Back to the discretised model, even in a (no-latency) world where for some reason we need the proposer to gather 100% of the votes, (P+0, {1/3 A+2, 1/3 A+6, 1/3 A+10}) is an equilibrium (no one has a deviation that gives them strictly better payoffs), but so is (P+0, A+2), as well as (P+4, A+6) or (P+8, A+10). Many profiles in between are equilibria too, such as (P+0, 1/2 {A+2} + 1/2 {A+6}), where half of the attesters play A+2 as a pure strategy and half play A+6. In this case, attesters are indifferent between releasing early or later, so it is a not a strictly profitable deviation to move from A+2 to A+6, but it’s the same payoff. This holds true until the last attester moves from A+2 to A+6: given P+0, this does not change the attester’s payoff, but the new profile, (P+0, A+6) is no longer an equilibrium, proposer now wants to play P+4 and arrive at the (P+4, A+6) equilibrium.


Overall it seems to me that the conditions you want for the mixed strategy to hold as an equilibrium are too strong, given that many individual deviations exist for attesters which may not improve their payoffs but gives them a bit more room to breathe, especially if they are made to be “suckers” by the proposer targeting a 40% vote.

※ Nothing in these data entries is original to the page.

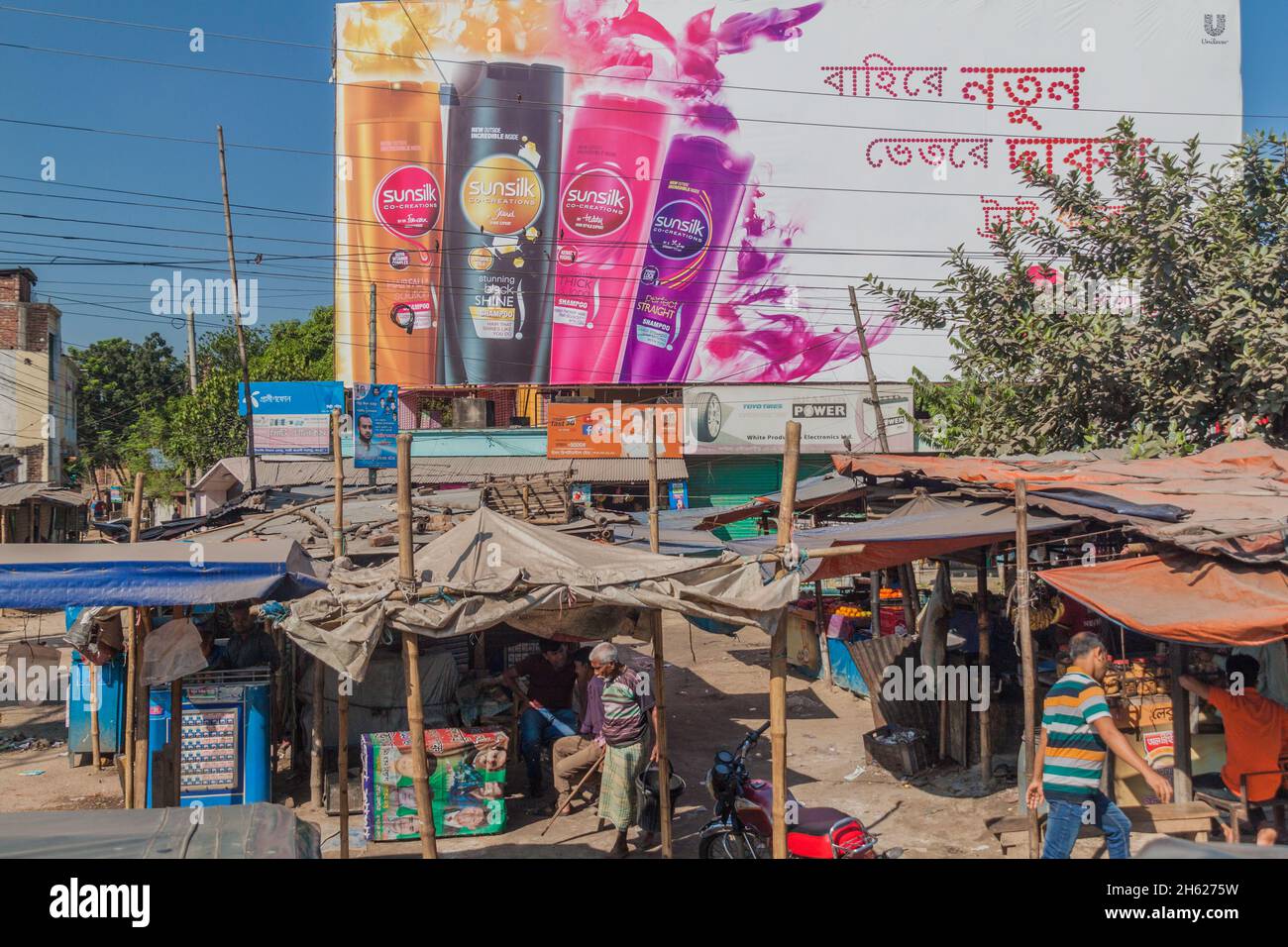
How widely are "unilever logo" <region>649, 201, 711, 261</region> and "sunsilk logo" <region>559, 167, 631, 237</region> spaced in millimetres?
1241

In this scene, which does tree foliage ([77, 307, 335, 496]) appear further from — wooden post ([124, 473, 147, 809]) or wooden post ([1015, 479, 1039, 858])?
wooden post ([1015, 479, 1039, 858])

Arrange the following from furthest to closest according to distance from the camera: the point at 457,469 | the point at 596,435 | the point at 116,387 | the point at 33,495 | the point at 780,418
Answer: the point at 116,387
the point at 780,418
the point at 457,469
the point at 596,435
the point at 33,495

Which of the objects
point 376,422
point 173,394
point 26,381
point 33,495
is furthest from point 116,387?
point 376,422

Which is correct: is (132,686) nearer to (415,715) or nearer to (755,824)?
(415,715)

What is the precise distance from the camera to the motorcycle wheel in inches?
271

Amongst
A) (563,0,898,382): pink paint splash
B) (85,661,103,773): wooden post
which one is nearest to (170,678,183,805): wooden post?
(85,661,103,773): wooden post

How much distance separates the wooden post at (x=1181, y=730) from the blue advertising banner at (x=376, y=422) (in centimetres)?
1766

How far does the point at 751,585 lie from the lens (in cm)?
629

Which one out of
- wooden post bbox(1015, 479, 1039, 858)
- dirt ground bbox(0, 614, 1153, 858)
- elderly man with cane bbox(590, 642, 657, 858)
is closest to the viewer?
wooden post bbox(1015, 479, 1039, 858)

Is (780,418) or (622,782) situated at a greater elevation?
(780,418)

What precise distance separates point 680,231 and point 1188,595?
2953 cm

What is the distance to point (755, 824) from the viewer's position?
7.02 metres

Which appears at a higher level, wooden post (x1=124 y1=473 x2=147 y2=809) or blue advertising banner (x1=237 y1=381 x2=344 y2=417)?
blue advertising banner (x1=237 y1=381 x2=344 y2=417)

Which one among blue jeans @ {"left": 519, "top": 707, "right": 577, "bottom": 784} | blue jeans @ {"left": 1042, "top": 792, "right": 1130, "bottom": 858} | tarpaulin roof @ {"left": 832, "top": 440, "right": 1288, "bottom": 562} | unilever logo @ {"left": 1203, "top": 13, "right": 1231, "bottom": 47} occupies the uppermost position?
unilever logo @ {"left": 1203, "top": 13, "right": 1231, "bottom": 47}
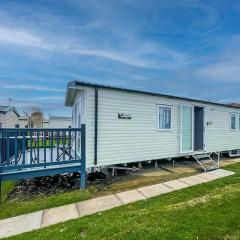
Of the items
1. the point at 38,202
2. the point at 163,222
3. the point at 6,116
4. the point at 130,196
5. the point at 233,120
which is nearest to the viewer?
the point at 163,222

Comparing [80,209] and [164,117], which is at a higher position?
[164,117]

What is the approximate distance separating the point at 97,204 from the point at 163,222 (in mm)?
1923

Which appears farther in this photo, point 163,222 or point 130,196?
point 130,196

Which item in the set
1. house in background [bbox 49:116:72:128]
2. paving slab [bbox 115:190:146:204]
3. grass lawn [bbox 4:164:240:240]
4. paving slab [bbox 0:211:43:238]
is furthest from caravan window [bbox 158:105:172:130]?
house in background [bbox 49:116:72:128]

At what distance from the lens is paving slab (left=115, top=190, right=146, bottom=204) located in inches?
240

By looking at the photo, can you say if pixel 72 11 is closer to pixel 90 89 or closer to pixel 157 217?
pixel 90 89

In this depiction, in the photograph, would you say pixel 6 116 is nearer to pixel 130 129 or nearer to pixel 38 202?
pixel 130 129

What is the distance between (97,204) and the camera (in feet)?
19.5

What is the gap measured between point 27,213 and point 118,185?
286cm

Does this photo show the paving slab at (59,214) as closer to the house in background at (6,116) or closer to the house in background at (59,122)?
the house in background at (6,116)

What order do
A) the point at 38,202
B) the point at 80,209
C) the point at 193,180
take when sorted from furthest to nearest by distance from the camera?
the point at 193,180
the point at 38,202
the point at 80,209

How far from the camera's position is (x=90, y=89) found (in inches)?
315

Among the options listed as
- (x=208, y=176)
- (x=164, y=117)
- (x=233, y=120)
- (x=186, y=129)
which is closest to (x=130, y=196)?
(x=208, y=176)

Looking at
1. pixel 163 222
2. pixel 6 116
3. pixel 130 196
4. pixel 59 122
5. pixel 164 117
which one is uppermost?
pixel 6 116
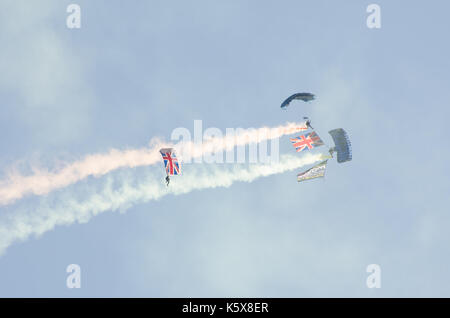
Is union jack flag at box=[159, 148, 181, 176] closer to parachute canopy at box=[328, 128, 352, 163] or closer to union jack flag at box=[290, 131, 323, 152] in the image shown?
union jack flag at box=[290, 131, 323, 152]

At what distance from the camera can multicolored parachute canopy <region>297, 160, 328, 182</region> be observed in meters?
85.8

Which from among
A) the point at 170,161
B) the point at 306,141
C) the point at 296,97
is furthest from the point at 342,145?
the point at 170,161

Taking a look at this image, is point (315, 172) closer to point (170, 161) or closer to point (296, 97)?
point (296, 97)

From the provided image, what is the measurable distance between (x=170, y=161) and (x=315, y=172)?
1564cm

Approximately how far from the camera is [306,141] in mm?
85000

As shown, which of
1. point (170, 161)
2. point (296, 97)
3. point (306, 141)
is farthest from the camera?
point (170, 161)

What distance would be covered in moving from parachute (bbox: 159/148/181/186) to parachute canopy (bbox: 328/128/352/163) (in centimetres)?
1736

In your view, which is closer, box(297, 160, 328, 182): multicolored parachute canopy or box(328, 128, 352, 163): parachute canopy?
box(328, 128, 352, 163): parachute canopy

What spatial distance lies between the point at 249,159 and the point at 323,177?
826cm

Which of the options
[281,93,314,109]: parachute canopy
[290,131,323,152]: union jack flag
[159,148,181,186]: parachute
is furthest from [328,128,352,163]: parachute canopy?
[159,148,181,186]: parachute
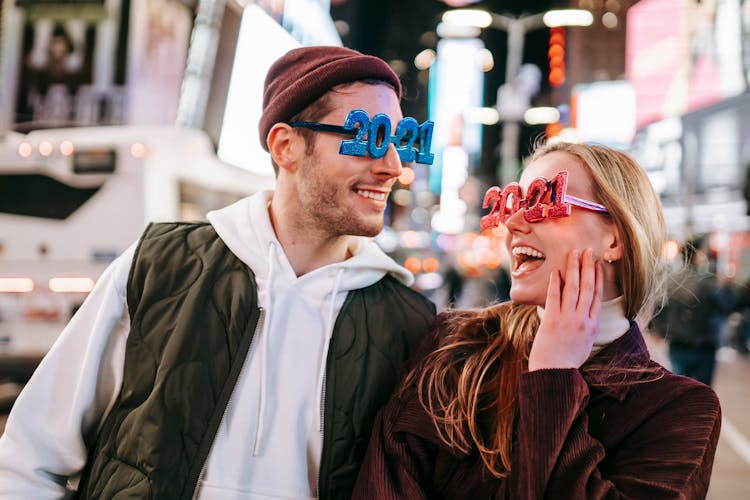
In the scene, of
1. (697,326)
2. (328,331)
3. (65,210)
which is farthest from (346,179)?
(697,326)

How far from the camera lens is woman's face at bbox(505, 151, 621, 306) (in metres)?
2.18

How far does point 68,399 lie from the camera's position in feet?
7.68

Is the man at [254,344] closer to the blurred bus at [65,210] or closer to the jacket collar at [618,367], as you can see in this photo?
the jacket collar at [618,367]

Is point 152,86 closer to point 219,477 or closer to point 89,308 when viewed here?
point 89,308

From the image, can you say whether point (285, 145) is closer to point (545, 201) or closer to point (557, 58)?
point (545, 201)

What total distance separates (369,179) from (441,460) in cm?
105

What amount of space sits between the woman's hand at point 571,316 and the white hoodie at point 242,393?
0.81 metres

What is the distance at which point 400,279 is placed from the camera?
2807 mm

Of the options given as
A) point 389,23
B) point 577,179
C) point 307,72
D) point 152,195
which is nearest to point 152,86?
point 152,195

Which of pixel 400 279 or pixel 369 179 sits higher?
pixel 369 179

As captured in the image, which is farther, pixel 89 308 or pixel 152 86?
pixel 152 86

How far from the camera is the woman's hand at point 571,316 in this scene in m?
1.98

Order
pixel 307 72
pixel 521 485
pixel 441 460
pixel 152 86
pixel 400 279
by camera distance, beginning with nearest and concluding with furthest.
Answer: pixel 521 485 < pixel 441 460 < pixel 307 72 < pixel 400 279 < pixel 152 86

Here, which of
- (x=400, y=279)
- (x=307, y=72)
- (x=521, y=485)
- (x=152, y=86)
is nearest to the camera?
(x=521, y=485)
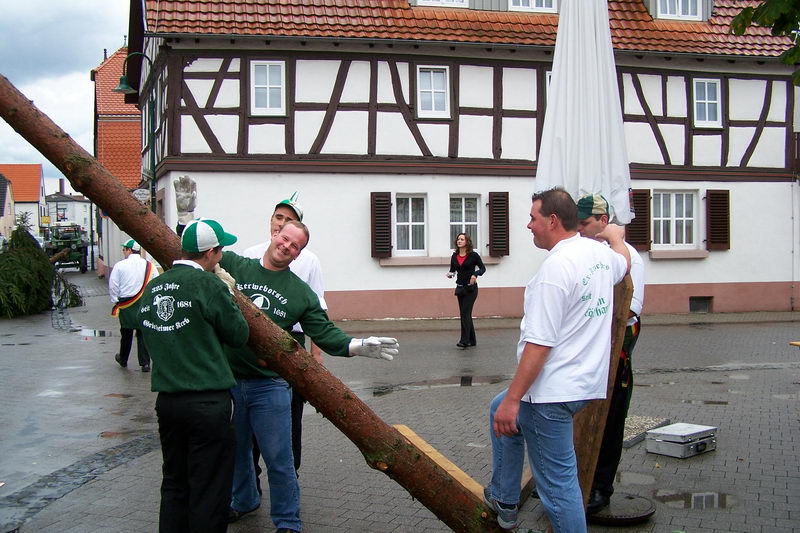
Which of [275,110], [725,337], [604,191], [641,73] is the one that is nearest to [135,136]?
[275,110]

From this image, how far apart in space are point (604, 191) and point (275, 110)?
11937 mm

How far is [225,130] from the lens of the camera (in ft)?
55.6

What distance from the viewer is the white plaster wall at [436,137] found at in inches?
699

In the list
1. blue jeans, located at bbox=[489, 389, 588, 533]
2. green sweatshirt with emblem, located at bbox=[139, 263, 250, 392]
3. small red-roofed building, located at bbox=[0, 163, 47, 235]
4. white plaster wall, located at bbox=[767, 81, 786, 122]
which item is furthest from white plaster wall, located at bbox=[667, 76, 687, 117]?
small red-roofed building, located at bbox=[0, 163, 47, 235]

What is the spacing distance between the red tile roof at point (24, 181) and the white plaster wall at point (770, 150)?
99131mm

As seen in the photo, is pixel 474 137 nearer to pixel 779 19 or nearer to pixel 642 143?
pixel 642 143

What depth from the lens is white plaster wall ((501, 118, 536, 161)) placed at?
18.2m

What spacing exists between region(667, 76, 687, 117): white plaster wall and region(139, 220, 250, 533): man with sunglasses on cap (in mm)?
17105

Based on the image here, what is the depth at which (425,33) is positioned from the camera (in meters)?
17.4

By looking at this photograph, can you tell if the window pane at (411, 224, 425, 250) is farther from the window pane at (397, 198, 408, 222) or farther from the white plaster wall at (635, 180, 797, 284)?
the white plaster wall at (635, 180, 797, 284)

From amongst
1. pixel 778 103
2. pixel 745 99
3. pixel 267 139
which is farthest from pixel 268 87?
pixel 778 103

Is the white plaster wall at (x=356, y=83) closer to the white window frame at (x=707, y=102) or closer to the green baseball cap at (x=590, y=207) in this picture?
the white window frame at (x=707, y=102)

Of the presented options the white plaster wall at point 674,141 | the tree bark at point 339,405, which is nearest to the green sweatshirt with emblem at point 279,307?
the tree bark at point 339,405

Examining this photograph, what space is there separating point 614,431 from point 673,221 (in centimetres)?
1533
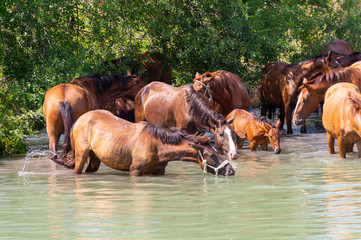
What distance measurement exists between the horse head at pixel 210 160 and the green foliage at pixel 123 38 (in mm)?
6288

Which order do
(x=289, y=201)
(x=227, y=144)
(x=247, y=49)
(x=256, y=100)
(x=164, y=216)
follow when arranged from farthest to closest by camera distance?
(x=256, y=100)
(x=247, y=49)
(x=227, y=144)
(x=289, y=201)
(x=164, y=216)

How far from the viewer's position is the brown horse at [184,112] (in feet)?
39.3

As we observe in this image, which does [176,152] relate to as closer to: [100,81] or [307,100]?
[100,81]

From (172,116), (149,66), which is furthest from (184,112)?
(149,66)

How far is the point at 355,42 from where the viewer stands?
27219mm

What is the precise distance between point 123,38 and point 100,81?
301cm

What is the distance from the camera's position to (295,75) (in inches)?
797

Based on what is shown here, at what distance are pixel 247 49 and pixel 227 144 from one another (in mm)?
7482

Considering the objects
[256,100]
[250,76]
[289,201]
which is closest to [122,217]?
[289,201]

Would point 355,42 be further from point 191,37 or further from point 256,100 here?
point 191,37

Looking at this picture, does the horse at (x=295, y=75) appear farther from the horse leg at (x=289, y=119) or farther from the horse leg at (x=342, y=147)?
the horse leg at (x=342, y=147)

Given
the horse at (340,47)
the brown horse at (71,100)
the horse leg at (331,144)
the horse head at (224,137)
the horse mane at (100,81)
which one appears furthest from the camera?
the horse at (340,47)

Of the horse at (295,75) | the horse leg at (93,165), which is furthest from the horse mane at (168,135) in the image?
the horse at (295,75)

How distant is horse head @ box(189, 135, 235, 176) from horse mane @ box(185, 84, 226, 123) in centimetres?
145
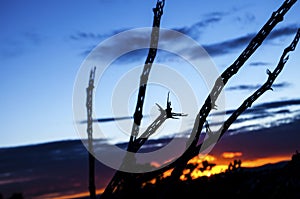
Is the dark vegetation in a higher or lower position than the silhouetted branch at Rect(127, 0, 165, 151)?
lower

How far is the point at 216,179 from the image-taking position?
420 inches

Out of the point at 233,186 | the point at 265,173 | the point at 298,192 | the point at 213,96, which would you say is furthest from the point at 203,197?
the point at 213,96

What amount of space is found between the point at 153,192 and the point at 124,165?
357cm

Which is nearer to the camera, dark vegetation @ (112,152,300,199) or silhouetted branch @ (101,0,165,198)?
silhouetted branch @ (101,0,165,198)

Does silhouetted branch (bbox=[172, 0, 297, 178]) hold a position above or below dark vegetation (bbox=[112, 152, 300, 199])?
above

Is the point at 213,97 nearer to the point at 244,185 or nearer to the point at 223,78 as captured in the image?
the point at 223,78

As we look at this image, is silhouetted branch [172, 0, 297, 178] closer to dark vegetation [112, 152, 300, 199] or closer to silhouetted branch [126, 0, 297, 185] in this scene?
silhouetted branch [126, 0, 297, 185]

If they give themselves a bit more slack, the proposer can use that slack to their advantage, and without coordinating with each other again, attesters cannot unilaterally bring the proposer’s release time back to 0 to begin with.

8 Likes

My two cents here is if short-term solution is made in a way that mimics the most likely ePBS design, with a shortcut being that it needs some trust to function, it can be a good proving ground for ePBS designs. Pretty much like mev-boost is a proving ground for ePBS based on builder auctions. It’s good if we can do a stopgag that can be with time and effort replicated into cold hard consensus code.

3 Likes

Enforcing timeliness of proposers using relays seems like a very crude solution that can have some irreversible effects.

As mentioned in the post, using relays to enforce timeliness is not incentive-compatible and relies on social consensus. Although it will decrease the amount of timing games played in the short run, it will lead to vertical integration in the medium to long run.

To me, the consequences of vertical integration between proposers and builders seem irreversible. Operating both of these entities will always be more profitable than operating both separately. The current PBS ecosystem aims to decrease the difference between these two alternatives such that the investment of vertical integration is very small.

If we enforce timeliness with relays, the incentive to invest in vertical integration increases and we actually expect this to happen. When this happens, there is no incentive to ever revert this vertical integration.

Is it worth it to have permanent vertical integration to prevent timing games in the short run, while putting pressure on social consensus?

2 Likes

Even if we don’t see vertical integration of proposers and builders, using relays to enforce timing would also encourage colocation of proposer sets with relays. Unless the geographic distribution of relays improves this would add meaningful regulatory tail risk.

@tripoli not necessarily. e.g. schelling point could be for relays to reject new bids

if the endgame is attester-proposer separation, does this change your point of view in any way?

If we were to have attester-proposer separation in the way just now proposed by Justin Drake at CCE, I think we don’t need to worry as much about proposer timing games. We still want a credibly neutral validator set so we don’t want vertical integration for e.g. geographical decentralization. I don’t think APS changes a lot about my point of view.